Though initially offered as legislation to fight global-warming, the justifications for cap and trade followed the polls (from global warming to climate change to energy security to economic stimulus to green jobs to who knows what’s next) and the bills’ provisions followed the money. Effectively a huge energy tax, early proposals kept the trillions in new taxes for federal spending. In the end, the only bill to pass either house of Congress, the Waxman-Markey bill, gave virtually all of the revenue away to a grab bag of special interests.
This evolution perfectly fits the theory of Professors Gordon Tullock and Nobel Laureate James Buchanan who developed public choice theory—a sub discipline of economics that investigates the self-interested use of the political process. Public choice theory predicts the regulatory process will be bent toward the goals of private enrichment as politicians and rent-seekers (a term coined by Anne Krueger in her 1974 analysis of this behavior in India and Turkey) do what economists assume all business owners and consumers do—look out for themselves.
So legislation and regulations that promise billions in taxes for some energy companies (and their customers) and offer billions in benefits to others will get both sides excited and generate the demand for lobbyists that we have now seen.
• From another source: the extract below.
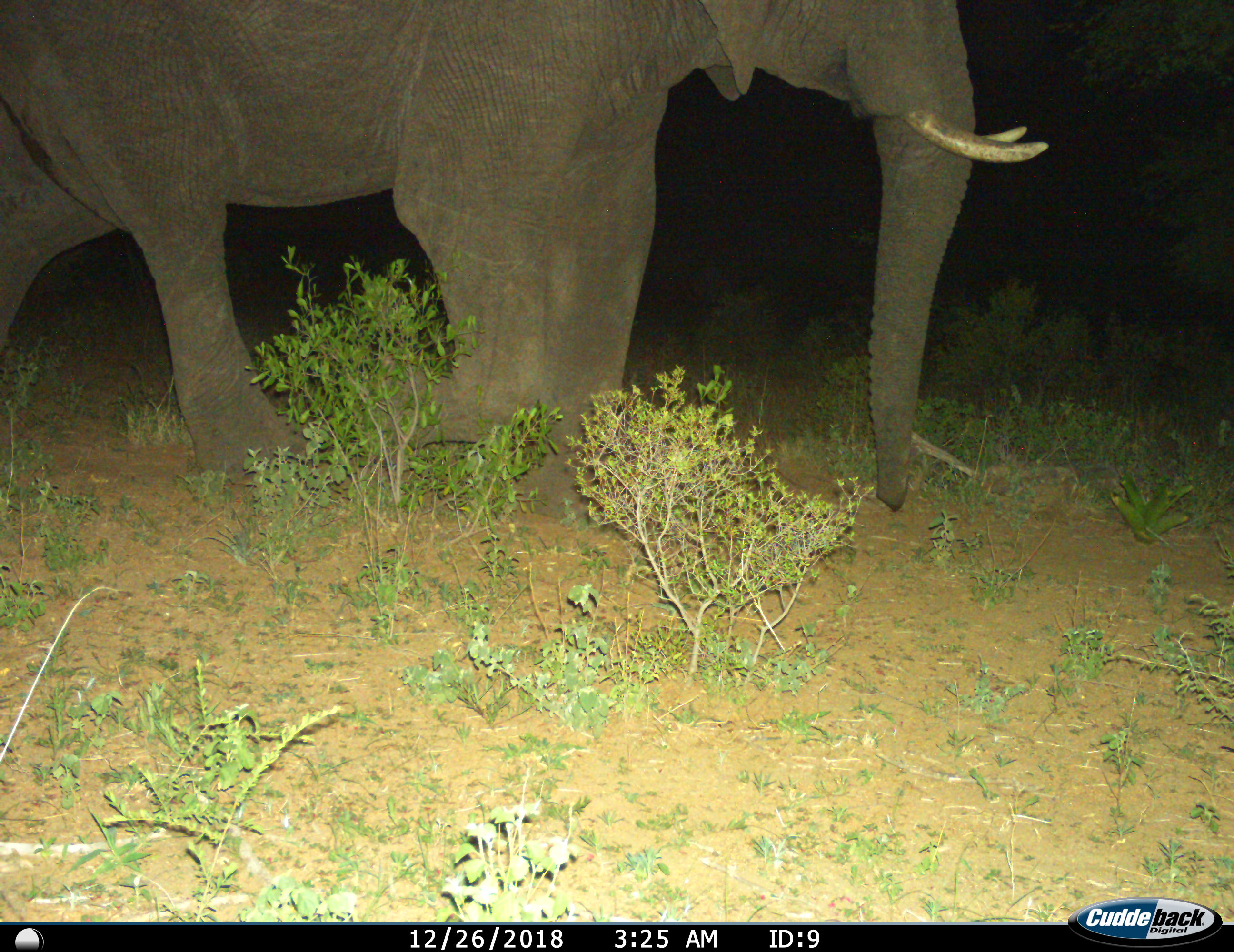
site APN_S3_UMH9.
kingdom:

For instance, the Climate Action Partnership strongly supports cap-and-trade legislation, especially if its members get big chunks of the tax revenue. Among the founding corporate members, Duke Energy, BP, Honeywell International, NRG Energy, Shell Oil, Dow Chemical, and Alcoa rank in the top 50 most active clients lobbying in the energy area.
As current and proposed policies offer billions in subsidies to both wind and nuclear power, it’s another dog-bites-man story when we find representatives of the wind and nuclear power industries in the top 50 as well. Of course those expecting big losses from the proposed regulations and taxes are lobbying hard to stave them off. So coal and refining interests are also well represented in the top 50.
Stricter rules on lobbying can change the form the lobbying takes (indeed the numbers above only reflect official use of registered lobbyists), but reducing government control of the economy reduces the root cause of the lobbying and is the one solution to controlling the growth of rent-seekers and their mouthpieces on K Street.